Lukaszewski RA., Yates AM., Jackson MC., Swingler K., Scherer JM., Simpson AJ., Sadler P., McQuillan P., Titball RW., Brooks TJG., Pearce MJ.
Postoperative or posttraumatic sepsis remains one of the leading causes of morbidity and mortality in hospital populations, especially in populations in intensive care units (ICUs). Central to the successful control of sepsis-associated infections is the ability to rapidly diagnose and treat disease. The ability to identify sepsis patients before they show any symptoms would have major benefits for the health care of ICU patients. For this study, 92 ICU patients who had undergone procedures that increased the risk of developing sepsis were recruited upon admission. Blood samples were taken daily until either a clinical diagnosis of sepsis was made or until the patient was discharged from the ICU. In addition to standard clinical and laboratory parameter testing, the levels of expression of interleukin-1beta (IL-1beta), IL-6, IL-8, and IL-10, tumor necrosis factor-alpha, FasL, and CCL2 mRNA were also measured by real-time reverse transcriptase PCR. The results of the analysis of the data using a nonlinear technique (neural network analysis) demonstrated discernible differences prior to the onset of overt sepsis.
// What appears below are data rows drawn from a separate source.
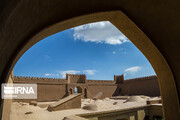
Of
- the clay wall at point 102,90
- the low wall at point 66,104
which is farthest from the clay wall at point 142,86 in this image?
the low wall at point 66,104

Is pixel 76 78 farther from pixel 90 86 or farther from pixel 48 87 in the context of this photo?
pixel 48 87

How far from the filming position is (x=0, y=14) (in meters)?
1.29

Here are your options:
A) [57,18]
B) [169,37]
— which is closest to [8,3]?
[57,18]

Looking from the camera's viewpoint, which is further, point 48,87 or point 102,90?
point 102,90

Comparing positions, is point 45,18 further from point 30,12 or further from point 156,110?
point 156,110

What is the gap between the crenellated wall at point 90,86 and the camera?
68.9ft

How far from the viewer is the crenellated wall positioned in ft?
68.9

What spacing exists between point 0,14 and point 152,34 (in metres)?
2.38

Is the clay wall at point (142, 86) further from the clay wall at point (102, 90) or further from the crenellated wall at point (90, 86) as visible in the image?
the clay wall at point (102, 90)

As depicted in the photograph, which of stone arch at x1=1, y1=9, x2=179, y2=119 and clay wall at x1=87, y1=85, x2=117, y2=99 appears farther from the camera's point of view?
clay wall at x1=87, y1=85, x2=117, y2=99

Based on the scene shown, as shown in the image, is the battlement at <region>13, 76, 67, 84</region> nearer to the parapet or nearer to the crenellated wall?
the crenellated wall

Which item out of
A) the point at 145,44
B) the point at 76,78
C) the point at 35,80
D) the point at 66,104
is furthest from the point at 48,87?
the point at 145,44

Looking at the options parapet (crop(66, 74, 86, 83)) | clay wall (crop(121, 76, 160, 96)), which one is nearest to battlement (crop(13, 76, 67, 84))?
parapet (crop(66, 74, 86, 83))

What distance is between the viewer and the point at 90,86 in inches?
1059
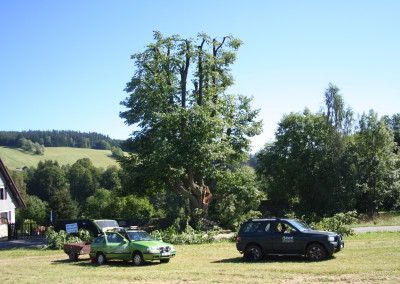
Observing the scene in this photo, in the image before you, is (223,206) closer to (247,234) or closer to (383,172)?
(383,172)

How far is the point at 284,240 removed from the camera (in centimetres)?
1692

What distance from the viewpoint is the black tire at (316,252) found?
16266mm

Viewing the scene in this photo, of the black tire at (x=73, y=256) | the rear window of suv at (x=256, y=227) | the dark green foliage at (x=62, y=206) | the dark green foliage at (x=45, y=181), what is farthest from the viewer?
the dark green foliage at (x=45, y=181)

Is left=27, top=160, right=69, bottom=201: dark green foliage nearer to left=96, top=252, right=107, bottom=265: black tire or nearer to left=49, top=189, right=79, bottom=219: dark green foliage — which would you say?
left=49, top=189, right=79, bottom=219: dark green foliage

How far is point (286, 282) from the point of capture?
39.7 feet

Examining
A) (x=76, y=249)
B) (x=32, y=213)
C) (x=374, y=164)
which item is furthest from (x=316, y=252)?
(x=32, y=213)

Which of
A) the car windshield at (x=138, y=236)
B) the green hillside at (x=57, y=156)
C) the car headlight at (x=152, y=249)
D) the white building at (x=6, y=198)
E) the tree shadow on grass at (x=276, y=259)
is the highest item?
the green hillside at (x=57, y=156)

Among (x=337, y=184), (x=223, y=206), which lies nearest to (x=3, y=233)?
(x=223, y=206)

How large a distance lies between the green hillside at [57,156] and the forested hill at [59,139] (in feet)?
20.0

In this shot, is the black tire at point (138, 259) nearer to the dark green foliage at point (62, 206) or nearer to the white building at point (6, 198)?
the white building at point (6, 198)

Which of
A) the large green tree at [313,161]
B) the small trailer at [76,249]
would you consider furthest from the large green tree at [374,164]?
the small trailer at [76,249]

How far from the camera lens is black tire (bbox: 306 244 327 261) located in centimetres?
1627

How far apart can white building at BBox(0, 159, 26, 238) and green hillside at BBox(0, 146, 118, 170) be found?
79194mm

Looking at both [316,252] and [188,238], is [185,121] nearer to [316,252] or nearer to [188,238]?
[188,238]
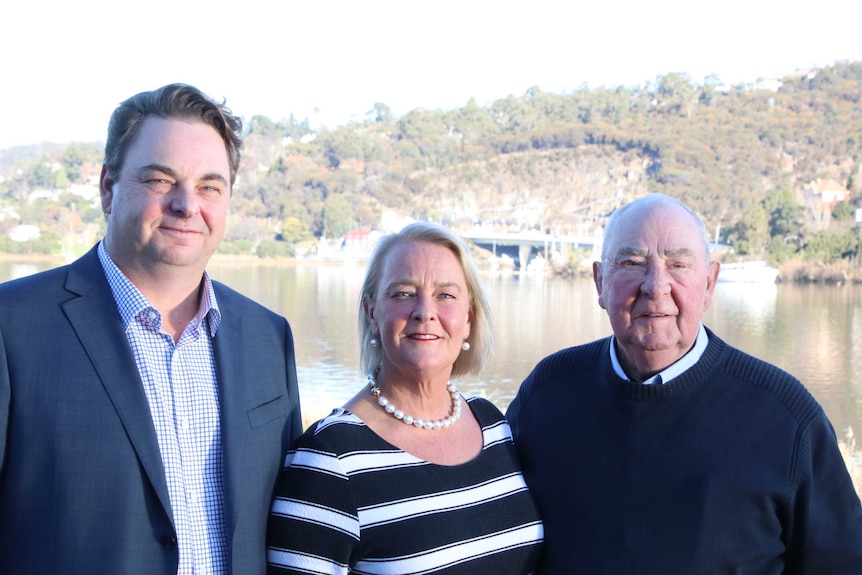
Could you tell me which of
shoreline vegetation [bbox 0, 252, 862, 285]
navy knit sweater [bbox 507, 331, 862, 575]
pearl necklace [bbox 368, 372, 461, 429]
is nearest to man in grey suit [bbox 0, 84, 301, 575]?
pearl necklace [bbox 368, 372, 461, 429]

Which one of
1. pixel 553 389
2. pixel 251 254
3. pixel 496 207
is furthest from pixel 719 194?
pixel 553 389

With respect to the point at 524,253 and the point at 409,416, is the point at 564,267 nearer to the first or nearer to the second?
the point at 524,253

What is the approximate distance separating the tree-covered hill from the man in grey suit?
54.8 meters

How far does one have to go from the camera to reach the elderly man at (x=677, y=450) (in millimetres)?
1932

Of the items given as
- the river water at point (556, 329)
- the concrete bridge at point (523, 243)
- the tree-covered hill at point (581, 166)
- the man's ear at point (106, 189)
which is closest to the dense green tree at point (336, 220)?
the tree-covered hill at point (581, 166)

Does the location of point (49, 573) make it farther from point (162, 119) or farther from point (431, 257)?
point (431, 257)

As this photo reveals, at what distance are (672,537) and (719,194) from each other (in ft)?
231

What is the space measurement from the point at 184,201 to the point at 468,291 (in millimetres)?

Neural networks using cytokine and chemokine data were able to correctly predict patient outcomes in an average of 83.09% of patient cases between 4 and 1 days before clinical diagnosis with high sensitivity and selectivity (91.43% and 80.20%, respectively). The neural network also had a predictive accuracy of 94.55% when data from 22 healthy volunteers was analyzed in conjunction with the ICU patient data. Our observations from this pilot study indicate that it may be possible to predict the onset of sepsis in a mixed patient population by using a panel of just seven biomarkers.